Exercise task ▸
List every distinct value that appears in the s column of the CSV file in the forum post on string-valued series below.

------ Reading passage

On Wed, 15 Jul 2020, Allin Cottrell wrote:
On Wed, 15 Jul 2020, Artur Tarassow wrote:
> But what about the case when adding the " --permanent" flag?
I can see a case for shrinking the strings array when the
--permanent option is given, though it's not totally clear-cut.
Here's a follow-up. You could think of this as a prototype of what
we might do internally with a string-valued series on permanent
sub-sampling.
First, a little CSV file:
<file name="strfoo.csv">
x,s
1,"aaa"
2,"bbb"
3,"ddd"
4,"ccc"
5,"aaa"
6,"ddd"
7,"eee"
8,"bbb"
9,"aaa"
</file>
Then a script that sub-samples it permanently and revises the range
and coding of the string variable appropriately:
<hansl>
function void string_recode (series *y, series s)
matrix snums = uniq(s)
strings S = strvals(s)[snums]
y = replace(s, snums, seq(1, nelem(snums)))
stringify(y, S)
end function
open strfoo.csv -q
series scodes = s # get the numeric codes
print -o
Ss = strvals(s)
print Ss
smpl x % 2 == 0 --restrict --permanent
series y
string_recode(&y, s)
series ycodes = y
print -o
Sy = strvals(y)
print Sy
</hansl>
In the main script (but not in a function) one could finish the job
with:
delete s
rename y s
Allin

------------
------ Supplied information

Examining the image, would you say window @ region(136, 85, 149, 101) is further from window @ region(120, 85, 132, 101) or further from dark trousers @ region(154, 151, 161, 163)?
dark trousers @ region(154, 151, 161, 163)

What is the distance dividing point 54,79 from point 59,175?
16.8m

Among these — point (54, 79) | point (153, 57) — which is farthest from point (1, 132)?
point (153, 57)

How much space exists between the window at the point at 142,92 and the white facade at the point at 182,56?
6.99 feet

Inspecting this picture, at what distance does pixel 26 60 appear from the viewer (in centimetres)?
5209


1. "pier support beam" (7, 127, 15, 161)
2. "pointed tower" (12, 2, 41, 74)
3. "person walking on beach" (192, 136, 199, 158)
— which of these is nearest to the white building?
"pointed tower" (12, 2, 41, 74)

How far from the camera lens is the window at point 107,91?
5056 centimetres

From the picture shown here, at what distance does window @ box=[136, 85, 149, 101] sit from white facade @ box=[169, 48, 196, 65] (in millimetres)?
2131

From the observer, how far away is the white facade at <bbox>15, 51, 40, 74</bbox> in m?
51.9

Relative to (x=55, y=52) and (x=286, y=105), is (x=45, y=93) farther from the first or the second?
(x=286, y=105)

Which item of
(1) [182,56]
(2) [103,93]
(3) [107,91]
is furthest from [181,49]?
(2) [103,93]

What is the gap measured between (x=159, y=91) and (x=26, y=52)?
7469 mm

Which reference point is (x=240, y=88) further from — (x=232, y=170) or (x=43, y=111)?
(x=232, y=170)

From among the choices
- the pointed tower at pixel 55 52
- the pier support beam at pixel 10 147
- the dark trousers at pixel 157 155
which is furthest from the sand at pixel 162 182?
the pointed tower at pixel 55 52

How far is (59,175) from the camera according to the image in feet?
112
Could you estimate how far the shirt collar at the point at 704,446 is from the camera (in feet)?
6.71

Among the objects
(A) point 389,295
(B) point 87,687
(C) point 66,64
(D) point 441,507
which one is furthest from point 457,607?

------------

Result for this exercise ▸
aaa, bbb, ddd, ccc, eee